• [Given instruction]
Pull out every line of the entries that contains the string "straw" and copy each one.

[Visual spatial reasoning entries]
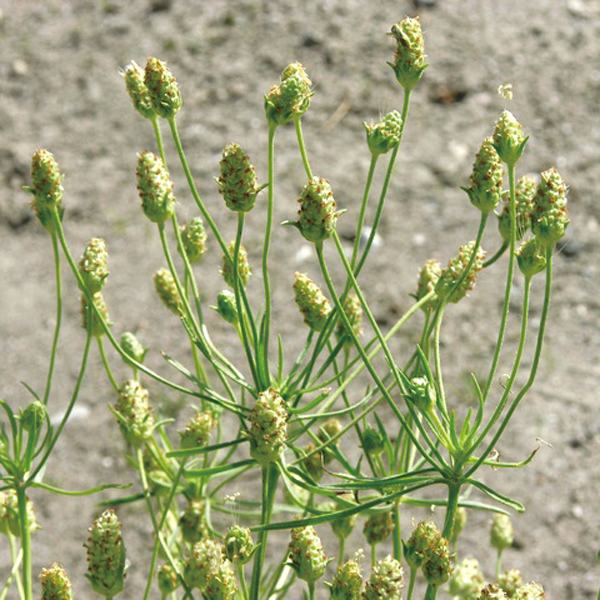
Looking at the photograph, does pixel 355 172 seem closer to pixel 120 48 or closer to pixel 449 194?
pixel 449 194

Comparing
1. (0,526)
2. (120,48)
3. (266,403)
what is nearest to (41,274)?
(120,48)

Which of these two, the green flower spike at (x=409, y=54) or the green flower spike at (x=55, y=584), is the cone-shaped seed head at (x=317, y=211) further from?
the green flower spike at (x=55, y=584)

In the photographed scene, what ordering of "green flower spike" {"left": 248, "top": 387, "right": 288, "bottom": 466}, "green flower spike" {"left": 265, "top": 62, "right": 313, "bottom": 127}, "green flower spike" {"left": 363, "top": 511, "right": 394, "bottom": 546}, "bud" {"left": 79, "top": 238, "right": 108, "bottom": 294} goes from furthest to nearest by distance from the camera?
"green flower spike" {"left": 363, "top": 511, "right": 394, "bottom": 546} → "bud" {"left": 79, "top": 238, "right": 108, "bottom": 294} → "green flower spike" {"left": 265, "top": 62, "right": 313, "bottom": 127} → "green flower spike" {"left": 248, "top": 387, "right": 288, "bottom": 466}

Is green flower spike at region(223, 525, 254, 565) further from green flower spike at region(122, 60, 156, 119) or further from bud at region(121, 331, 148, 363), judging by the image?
green flower spike at region(122, 60, 156, 119)

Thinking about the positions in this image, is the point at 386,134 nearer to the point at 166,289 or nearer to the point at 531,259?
the point at 531,259

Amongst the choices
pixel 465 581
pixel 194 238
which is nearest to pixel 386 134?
pixel 194 238

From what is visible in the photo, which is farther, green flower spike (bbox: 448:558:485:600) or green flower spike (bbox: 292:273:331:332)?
green flower spike (bbox: 448:558:485:600)

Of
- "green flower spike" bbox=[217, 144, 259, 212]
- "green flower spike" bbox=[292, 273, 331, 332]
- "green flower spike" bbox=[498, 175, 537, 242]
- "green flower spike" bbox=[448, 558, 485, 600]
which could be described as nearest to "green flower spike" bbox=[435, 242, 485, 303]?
"green flower spike" bbox=[498, 175, 537, 242]
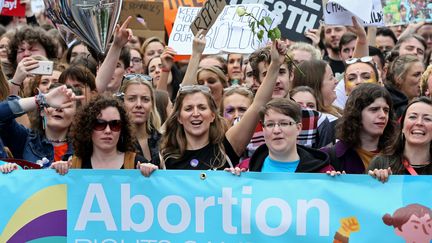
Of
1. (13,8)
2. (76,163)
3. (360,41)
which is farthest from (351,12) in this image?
(13,8)

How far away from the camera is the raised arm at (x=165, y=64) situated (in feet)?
35.9

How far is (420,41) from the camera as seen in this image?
12344mm

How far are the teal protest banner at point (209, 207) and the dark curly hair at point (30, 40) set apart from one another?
12.5 ft

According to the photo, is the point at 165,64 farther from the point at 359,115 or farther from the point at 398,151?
the point at 398,151

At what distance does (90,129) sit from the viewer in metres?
8.38

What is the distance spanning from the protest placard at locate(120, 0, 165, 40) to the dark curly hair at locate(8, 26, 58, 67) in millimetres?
1315

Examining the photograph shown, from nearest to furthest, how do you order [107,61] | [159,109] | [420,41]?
[107,61] → [159,109] → [420,41]

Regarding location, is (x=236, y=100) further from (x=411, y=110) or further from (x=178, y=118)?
(x=411, y=110)

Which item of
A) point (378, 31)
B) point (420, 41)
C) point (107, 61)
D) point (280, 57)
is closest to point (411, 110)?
point (280, 57)

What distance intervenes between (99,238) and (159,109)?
8.15 ft

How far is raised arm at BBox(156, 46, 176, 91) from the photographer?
1094cm

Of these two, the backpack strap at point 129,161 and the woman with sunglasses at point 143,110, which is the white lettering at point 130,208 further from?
the woman with sunglasses at point 143,110

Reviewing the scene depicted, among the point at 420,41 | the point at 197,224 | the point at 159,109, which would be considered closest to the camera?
the point at 197,224

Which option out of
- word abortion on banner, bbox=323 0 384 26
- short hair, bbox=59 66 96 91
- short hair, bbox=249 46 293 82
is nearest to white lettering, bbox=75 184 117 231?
short hair, bbox=59 66 96 91
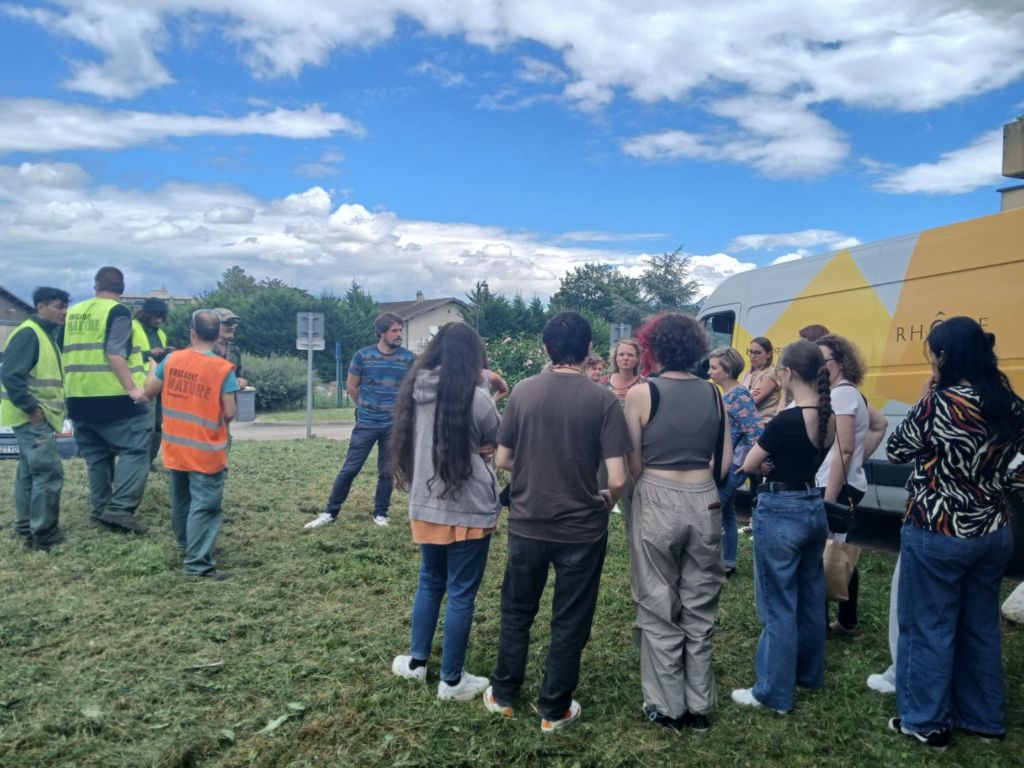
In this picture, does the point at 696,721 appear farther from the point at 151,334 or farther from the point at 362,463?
the point at 151,334

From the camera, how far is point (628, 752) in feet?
10.8

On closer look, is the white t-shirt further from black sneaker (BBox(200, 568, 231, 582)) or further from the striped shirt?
black sneaker (BBox(200, 568, 231, 582))

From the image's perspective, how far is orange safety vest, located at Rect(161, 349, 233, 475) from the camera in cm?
→ 550

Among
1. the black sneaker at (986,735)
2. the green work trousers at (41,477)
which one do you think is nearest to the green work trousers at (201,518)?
the green work trousers at (41,477)

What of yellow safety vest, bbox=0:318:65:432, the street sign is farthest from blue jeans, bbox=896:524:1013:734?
the street sign

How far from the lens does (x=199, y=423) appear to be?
5.52 meters

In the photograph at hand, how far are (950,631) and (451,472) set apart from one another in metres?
2.32

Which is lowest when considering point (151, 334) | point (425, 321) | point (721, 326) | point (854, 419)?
point (854, 419)

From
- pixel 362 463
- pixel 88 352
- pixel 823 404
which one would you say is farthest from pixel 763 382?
pixel 88 352

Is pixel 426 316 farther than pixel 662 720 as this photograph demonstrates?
Yes

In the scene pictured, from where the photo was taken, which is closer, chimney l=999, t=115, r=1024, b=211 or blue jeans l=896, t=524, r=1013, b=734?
blue jeans l=896, t=524, r=1013, b=734

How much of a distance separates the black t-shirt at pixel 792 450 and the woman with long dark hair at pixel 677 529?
0.29 meters

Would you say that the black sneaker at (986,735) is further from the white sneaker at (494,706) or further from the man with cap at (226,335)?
the man with cap at (226,335)

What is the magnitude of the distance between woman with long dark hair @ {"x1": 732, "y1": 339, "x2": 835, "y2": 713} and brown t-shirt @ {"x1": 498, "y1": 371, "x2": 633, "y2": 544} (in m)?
0.83
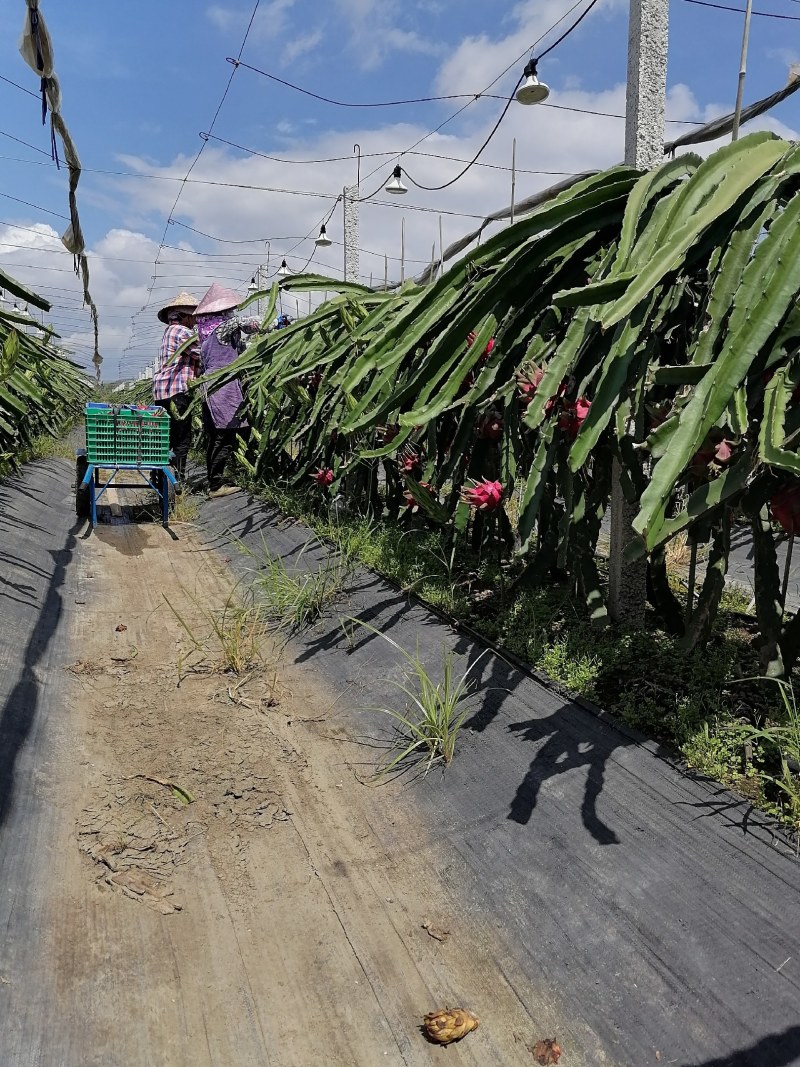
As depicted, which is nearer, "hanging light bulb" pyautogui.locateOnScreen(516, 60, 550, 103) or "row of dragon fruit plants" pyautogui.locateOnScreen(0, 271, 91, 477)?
"row of dragon fruit plants" pyautogui.locateOnScreen(0, 271, 91, 477)

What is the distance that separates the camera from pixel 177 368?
23.6 feet

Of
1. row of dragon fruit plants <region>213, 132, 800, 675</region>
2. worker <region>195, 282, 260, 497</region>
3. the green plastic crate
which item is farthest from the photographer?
worker <region>195, 282, 260, 497</region>

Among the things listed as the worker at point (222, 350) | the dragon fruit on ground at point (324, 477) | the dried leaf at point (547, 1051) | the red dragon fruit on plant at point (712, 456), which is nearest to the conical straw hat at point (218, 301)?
the worker at point (222, 350)

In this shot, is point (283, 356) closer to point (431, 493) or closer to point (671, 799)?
point (431, 493)

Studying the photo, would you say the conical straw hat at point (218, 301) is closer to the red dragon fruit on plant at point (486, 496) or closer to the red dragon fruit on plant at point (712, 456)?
the red dragon fruit on plant at point (486, 496)

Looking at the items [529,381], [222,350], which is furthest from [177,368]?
[529,381]

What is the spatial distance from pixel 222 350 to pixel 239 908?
5549mm

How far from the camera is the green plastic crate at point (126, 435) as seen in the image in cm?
572

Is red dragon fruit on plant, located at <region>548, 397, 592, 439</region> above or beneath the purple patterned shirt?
beneath

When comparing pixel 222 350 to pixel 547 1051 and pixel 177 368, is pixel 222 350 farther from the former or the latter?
pixel 547 1051

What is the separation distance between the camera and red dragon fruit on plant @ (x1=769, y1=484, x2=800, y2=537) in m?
1.79

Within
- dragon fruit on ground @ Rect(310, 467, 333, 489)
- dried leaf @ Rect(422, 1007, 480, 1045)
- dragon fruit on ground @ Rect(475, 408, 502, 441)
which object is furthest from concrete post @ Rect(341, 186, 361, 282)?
dried leaf @ Rect(422, 1007, 480, 1045)

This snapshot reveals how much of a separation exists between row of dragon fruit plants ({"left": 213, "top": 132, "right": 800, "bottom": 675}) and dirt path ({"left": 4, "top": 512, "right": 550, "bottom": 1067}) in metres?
0.95

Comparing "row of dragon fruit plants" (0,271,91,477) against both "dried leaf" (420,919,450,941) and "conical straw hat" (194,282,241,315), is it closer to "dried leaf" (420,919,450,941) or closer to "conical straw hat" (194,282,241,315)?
"conical straw hat" (194,282,241,315)
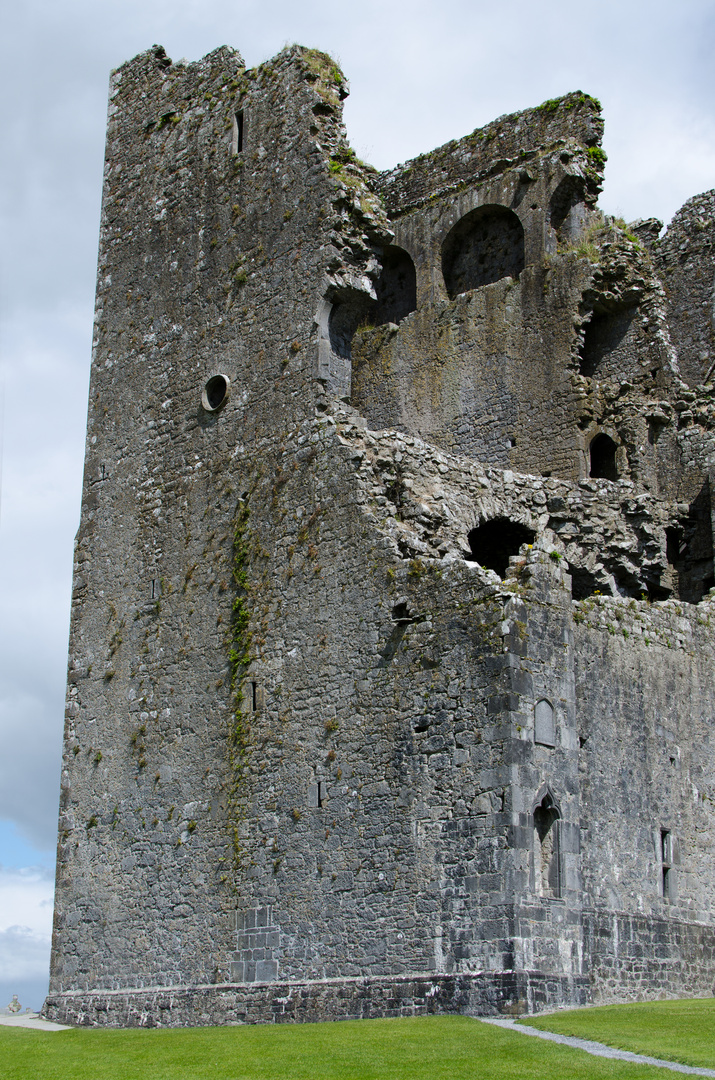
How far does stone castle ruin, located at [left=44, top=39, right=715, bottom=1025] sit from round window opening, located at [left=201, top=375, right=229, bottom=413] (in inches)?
3.0

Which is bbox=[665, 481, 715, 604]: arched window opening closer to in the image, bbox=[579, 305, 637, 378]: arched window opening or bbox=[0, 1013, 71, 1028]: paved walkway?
bbox=[579, 305, 637, 378]: arched window opening

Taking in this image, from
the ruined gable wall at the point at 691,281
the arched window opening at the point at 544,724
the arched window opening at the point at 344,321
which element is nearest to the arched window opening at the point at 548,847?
the arched window opening at the point at 544,724

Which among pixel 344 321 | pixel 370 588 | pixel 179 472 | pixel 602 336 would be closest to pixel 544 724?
pixel 370 588

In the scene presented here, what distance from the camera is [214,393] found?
70.4 feet

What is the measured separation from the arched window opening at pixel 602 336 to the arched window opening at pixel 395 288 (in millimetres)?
4432

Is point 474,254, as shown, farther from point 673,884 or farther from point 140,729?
point 673,884

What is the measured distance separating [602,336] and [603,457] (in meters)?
2.14

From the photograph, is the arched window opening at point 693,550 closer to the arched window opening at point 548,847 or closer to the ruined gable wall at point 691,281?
the ruined gable wall at point 691,281

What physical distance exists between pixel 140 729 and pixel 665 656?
24.7ft

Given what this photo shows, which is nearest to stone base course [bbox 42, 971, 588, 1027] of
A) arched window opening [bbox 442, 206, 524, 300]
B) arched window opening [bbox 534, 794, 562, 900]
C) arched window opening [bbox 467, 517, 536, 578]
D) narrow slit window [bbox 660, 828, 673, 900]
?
arched window opening [bbox 534, 794, 562, 900]

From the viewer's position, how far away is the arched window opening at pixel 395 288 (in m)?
28.1

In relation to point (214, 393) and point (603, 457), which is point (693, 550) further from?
point (214, 393)

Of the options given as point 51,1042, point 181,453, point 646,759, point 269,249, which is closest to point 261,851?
point 51,1042

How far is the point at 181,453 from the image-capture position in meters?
21.7
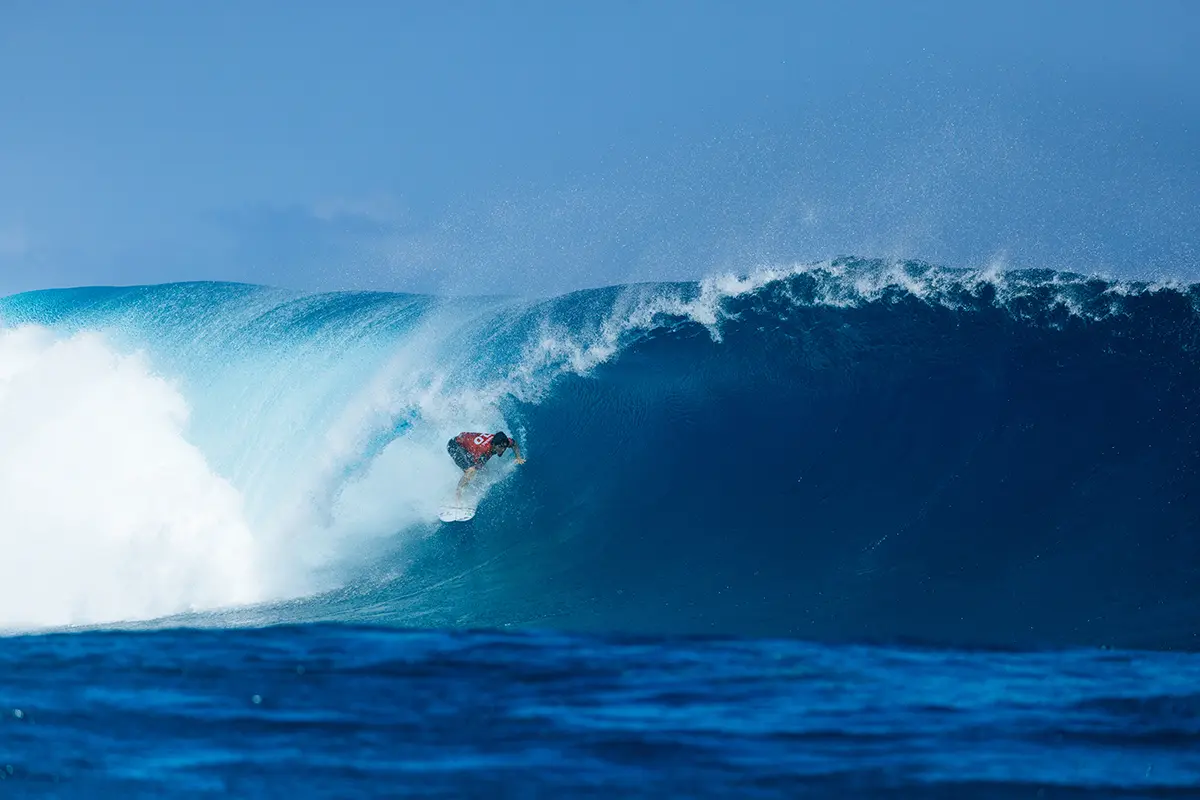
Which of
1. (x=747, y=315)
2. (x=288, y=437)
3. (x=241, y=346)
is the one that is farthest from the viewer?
(x=241, y=346)

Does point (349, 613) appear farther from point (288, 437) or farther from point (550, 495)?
point (288, 437)

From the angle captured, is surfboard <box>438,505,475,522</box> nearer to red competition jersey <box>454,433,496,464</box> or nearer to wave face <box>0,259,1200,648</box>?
wave face <box>0,259,1200,648</box>

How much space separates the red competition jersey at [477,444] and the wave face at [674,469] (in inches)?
13.0

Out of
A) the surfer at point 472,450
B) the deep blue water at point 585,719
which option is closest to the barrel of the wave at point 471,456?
the surfer at point 472,450

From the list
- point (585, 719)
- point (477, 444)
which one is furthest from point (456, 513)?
point (585, 719)

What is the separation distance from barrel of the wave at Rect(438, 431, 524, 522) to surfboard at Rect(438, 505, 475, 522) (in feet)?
0.06

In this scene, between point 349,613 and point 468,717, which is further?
point 349,613

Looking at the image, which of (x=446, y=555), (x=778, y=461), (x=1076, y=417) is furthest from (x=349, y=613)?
(x=1076, y=417)

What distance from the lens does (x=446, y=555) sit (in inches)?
355

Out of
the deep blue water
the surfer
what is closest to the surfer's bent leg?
the surfer

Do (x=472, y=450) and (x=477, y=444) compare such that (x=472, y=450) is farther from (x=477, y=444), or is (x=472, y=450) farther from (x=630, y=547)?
(x=630, y=547)

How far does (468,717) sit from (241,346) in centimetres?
995

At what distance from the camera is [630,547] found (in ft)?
29.1

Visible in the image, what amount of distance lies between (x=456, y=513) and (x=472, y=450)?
0.64 meters
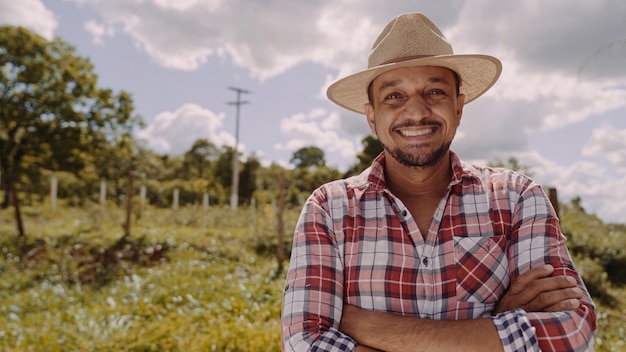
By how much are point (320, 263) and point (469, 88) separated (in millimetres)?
1095

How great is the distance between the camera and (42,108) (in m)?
17.2

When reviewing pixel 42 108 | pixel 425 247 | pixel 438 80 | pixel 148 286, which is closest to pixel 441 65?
pixel 438 80

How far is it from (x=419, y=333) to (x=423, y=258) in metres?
0.28

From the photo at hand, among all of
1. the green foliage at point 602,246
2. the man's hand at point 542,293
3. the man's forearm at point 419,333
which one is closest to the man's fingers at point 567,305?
the man's hand at point 542,293

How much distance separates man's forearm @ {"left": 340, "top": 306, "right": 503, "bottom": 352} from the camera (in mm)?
1723

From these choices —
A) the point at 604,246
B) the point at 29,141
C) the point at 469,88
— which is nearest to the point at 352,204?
the point at 469,88

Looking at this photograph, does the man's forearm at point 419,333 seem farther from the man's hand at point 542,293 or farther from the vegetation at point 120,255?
the vegetation at point 120,255

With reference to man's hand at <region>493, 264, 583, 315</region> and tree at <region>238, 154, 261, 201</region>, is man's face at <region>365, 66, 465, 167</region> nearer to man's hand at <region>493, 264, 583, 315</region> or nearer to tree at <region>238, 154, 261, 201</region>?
man's hand at <region>493, 264, 583, 315</region>

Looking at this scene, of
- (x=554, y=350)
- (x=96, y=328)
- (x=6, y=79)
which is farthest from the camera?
(x=6, y=79)

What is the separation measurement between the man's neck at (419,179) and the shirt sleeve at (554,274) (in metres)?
0.31

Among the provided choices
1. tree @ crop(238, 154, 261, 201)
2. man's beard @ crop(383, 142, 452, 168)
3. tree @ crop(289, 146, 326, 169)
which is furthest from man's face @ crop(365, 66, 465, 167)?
tree @ crop(289, 146, 326, 169)

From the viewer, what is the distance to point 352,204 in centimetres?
210

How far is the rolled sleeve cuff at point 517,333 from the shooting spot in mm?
1704

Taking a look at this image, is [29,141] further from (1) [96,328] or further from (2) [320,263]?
(2) [320,263]
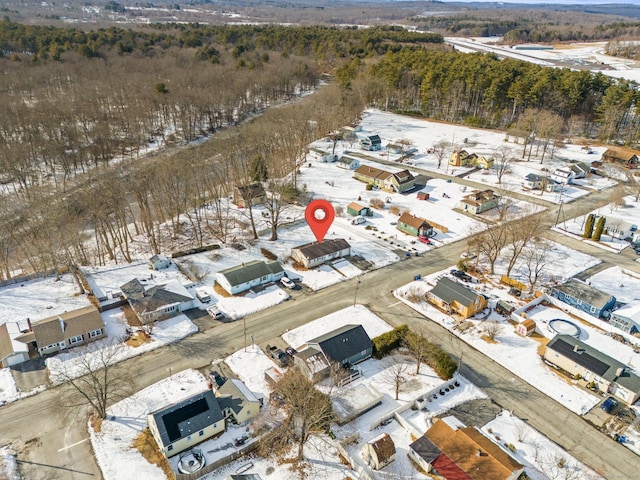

• [Exercise result]
Among the things listed as the worker at point (222, 350) | the dragon fruit on ground at point (324, 477) | the dried leaf at point (547, 1051) | the red dragon fruit on plant at point (712, 456), which is nearest to the conical straw hat at point (218, 301)?
Studying the photo, would you say the conical straw hat at point (218, 301) is closer to the red dragon fruit on plant at point (486, 496) or closer to the red dragon fruit on plant at point (712, 456)?
Comparing "row of dragon fruit plants" (0,271,91,477) against both "dried leaf" (420,919,450,941) and "conical straw hat" (194,282,241,315), is it closer to "dried leaf" (420,919,450,941) or closer to "conical straw hat" (194,282,241,315)?
"conical straw hat" (194,282,241,315)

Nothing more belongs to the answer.